Catherine Mathis, the New York Times Co's chief PR person, is leaving the company. Her next job is bound to be easier. The full staff memo and a slight appreciation, below.

Mathis has been with the company for more than a decade, and took on the head PR job just in time to see the flagship Paper of Record slide into unprecedented financial distress. Her job is not easy! She is smart to leave, all things considered!

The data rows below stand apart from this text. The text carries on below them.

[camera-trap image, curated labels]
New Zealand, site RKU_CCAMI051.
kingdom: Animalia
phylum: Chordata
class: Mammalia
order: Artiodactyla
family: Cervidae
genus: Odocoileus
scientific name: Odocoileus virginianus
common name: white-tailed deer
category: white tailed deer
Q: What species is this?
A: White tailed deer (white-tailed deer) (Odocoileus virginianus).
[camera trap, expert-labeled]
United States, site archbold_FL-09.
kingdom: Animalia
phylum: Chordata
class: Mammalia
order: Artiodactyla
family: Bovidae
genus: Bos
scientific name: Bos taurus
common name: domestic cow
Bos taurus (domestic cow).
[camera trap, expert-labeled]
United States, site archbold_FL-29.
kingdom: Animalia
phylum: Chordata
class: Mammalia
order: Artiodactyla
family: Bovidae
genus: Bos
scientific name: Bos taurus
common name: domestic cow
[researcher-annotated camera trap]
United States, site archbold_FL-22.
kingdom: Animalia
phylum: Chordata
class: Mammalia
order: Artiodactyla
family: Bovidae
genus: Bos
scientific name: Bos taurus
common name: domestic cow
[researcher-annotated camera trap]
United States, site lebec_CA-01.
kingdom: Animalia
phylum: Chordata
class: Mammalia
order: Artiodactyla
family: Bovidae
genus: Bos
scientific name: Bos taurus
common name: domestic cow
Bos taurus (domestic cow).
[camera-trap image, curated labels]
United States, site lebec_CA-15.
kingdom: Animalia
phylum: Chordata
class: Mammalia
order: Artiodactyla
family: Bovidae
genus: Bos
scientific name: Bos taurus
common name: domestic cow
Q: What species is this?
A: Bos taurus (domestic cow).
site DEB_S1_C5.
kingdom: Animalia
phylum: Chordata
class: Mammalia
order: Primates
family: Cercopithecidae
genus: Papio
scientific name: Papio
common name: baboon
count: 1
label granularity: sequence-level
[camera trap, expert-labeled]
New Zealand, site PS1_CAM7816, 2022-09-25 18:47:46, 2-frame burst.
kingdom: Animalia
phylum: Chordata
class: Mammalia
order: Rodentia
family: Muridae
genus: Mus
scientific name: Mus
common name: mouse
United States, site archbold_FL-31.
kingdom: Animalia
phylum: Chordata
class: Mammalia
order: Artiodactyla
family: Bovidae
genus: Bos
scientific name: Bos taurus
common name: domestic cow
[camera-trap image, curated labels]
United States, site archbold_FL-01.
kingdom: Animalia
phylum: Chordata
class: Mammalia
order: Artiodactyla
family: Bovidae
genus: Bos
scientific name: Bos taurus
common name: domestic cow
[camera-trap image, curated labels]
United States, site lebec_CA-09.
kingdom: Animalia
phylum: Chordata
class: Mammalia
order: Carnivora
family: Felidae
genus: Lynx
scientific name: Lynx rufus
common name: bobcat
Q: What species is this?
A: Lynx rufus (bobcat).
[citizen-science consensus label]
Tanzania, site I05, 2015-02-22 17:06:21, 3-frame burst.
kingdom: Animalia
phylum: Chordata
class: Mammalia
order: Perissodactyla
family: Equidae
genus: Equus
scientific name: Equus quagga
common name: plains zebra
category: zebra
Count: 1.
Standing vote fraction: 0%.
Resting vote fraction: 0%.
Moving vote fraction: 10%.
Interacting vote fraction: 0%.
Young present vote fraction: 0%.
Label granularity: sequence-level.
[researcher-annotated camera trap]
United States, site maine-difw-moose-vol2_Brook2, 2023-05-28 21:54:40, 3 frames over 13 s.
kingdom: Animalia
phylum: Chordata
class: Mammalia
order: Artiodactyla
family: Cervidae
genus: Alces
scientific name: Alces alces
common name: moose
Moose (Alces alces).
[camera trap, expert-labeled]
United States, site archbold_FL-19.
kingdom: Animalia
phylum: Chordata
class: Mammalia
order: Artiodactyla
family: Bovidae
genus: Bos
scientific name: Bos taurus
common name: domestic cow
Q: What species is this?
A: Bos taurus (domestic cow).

Mathis handled the pressures of her job by being one of the most on-message, relentlessly focused PR people in all the media. She consistently took the time to answer even the paper's harshest critics. At the same time, she often said Absolutely. Nothing. At all. Of value. Which of course is part of her job description! Still, we have a strange affinity for her and her colleagues, fighting the good fight with robotic intensity to help save a very flawed—and very good—paper. Plus at my last job she once invited me to lunch and showed me around the NYT building. It's fancy. Maybe too fancy. Staff memo:

Dear Colleagues,

With truly mixed emotions, I am writing to inform you that Catherine Mathis, senior vice president, corporate communications, has decided to take a new position as the senior vice president and head of Marketing & Communications for Standards & Poor's, a McGraw-Hill Company, and will be leaving at the end of August.

Catherine has been with the Company for twelve years and has served as the chief communications strategist and spokesperson through some of the most challenging chapters in our history. She has been a source of strength to me, our leadership team and her colleagues throughout the organization. She was always on duty, actively involved in managing the reputation of The Times brand, a major accomplishment, given the massive amount of coverage The Times Company generates on a daily basis.

For all that and much more, everyone at The New York Times Company is grateful to Catherine for her innumerable contributions and wishes her the best of luck.

Ethan Riegelhaupt, the Company's vice president for speechwriting and internal communications, will be taking over our corporate communications department on an interim basis, pending future personnel and administrative decisions.